The maximum recorded total length for this species is 20 cm but a more normal standard length is 15 cm. There are 9 spines and 12 rays in the dorsal fin and 3 spines and 12 rays in the anal fin.

==Distribution==
Pseudocoris heteroptera is found in the Pacific Ocean. It is distributed from the Line Islands west to Indonesia, north as far as Taiwan and southern Japan, and in the south its distribution extends to the Great Barrier Reef.

==Habitat and biology==
Pseudocoris heteroptera occurs over the outer crests of reefs, usually above substrates consisting of mixtures of sand, rubble and coral and which is periodically exposed to strong currents. They normally occur in small groups of females with a male nearby. This species feeds on zooplankton and is normally found well above the sea bed. The male and female form a pair to spawn. The defensive behaviour of this species is to stay away from the substrate and remain some distance from the perceived threat and not to dive into shelter.

==Human usage==
Pseudocoris heteroptera is infrequently encountered in the aquarium trade.

==Taxonomy==
Pseudocoris heteroptera was first formally described as Julis (Halichoeres) heteropterus in 1857 by the Dutch ichthyologist Pieter Bleeker (1819-1878) with a type locality given as Ambon in the Moluccas.
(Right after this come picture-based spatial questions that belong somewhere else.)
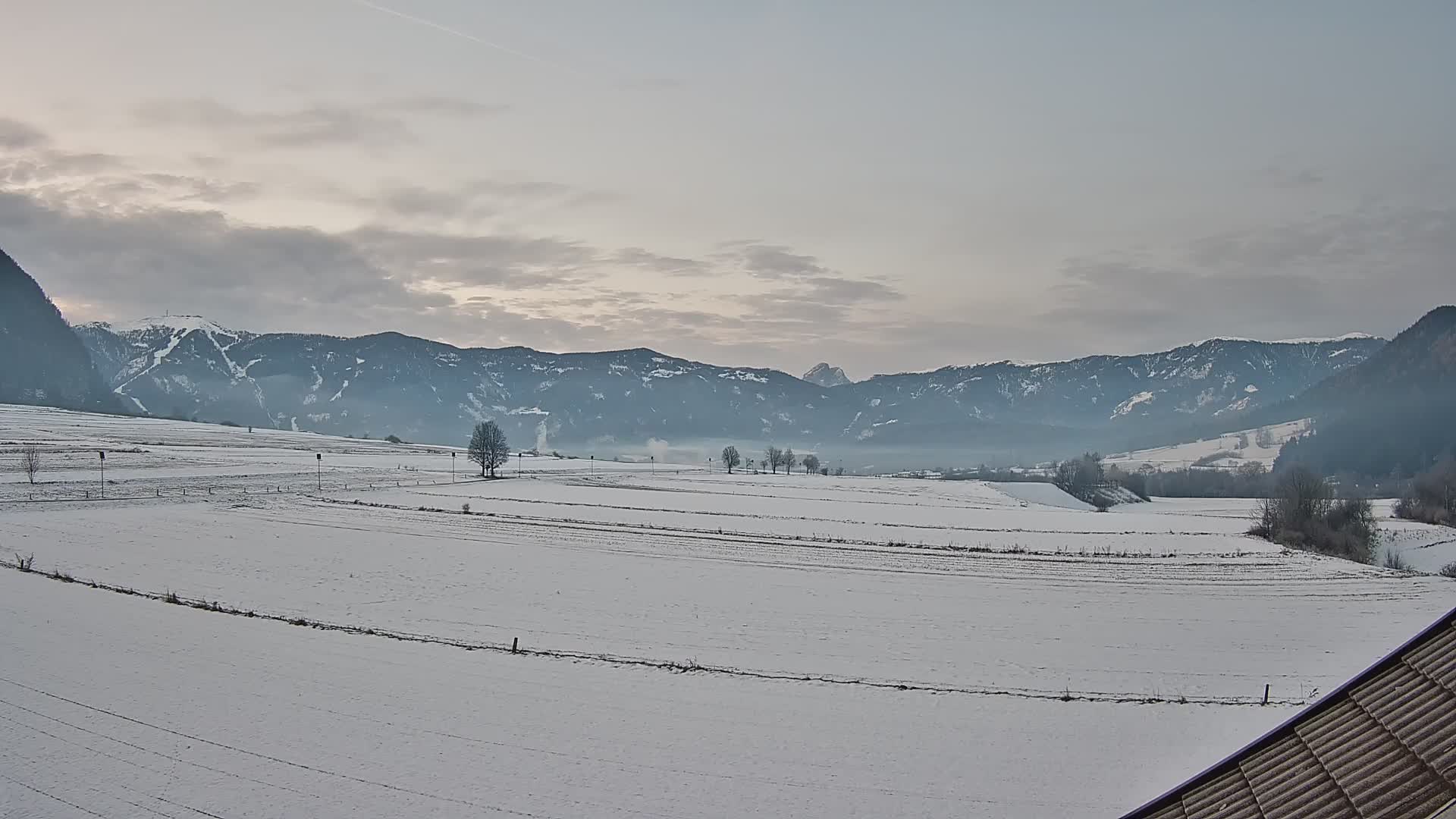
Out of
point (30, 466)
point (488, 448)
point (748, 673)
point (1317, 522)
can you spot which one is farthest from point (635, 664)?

When Bleeker created the genus Pseudocoris in 1862 he designated Julis (Halichoeres) heteropterus as its type species. P. heteroptera was considered to have an Indo Pacific distribution, extending as far west as the eastern coasts of Africa but the males, or terminal phase individuals, in the western Indian Ocean are different in colouration and pattern to the terminal phase of their Pacific counterparts and these Indian Ocean populations have been split from P. heteroptera as Pseudocoris occidentalis.